A Westminster Hall debate called by senior Labour MP David Winnick resulted in a packed-out chamber as MPs from all parties queued to condemn the Independent Parliamentary Standards Authority.

Its administration of the new expenses system has led to frustration over a wide range of issues, from the £110,000 staffing budget to the complicated online forms required to process each claim.

“It’s indefensible that Ipsa should have set up a system that is so pitiful and so complex,” Mr Winnick said.

Labour’s Helen Goodman accused the watchdog of being “above the law” because of the removal of travel allowance for spouses once MPs’ children reached the age of six.

Conservative grandee Sir John Stanley claimed Ipsa was violating parliamentary privilege through removing MPs’ freedom from obstruction in a “wholly unprecedented situation”.
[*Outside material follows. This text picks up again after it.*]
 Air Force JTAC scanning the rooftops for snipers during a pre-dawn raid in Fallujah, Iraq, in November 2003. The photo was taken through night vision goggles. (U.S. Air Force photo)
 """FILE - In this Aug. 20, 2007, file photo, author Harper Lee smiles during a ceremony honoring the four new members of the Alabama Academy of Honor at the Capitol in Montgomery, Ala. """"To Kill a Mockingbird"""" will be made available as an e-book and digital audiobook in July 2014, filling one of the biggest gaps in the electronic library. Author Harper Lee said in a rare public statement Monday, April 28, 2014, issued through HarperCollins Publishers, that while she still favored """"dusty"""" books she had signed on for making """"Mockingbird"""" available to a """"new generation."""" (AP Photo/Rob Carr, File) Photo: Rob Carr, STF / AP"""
Liberal Democrat MP Bob Russell agreed, before criticising the “luxury” of Ipsa’s headquarters when “the work they do they could easily do from an industrial estate in Romford”.

Ipsa’s chairman Sir Ian Kennedy told the Times newspaper he was prepared to make concessions, but remained defiant in response to MPs’ disquiet.

“I have been surprised at the level of noise and, to a degree the level of hostility – in some bordering on rudeness – from a small minority of MPs,” he said.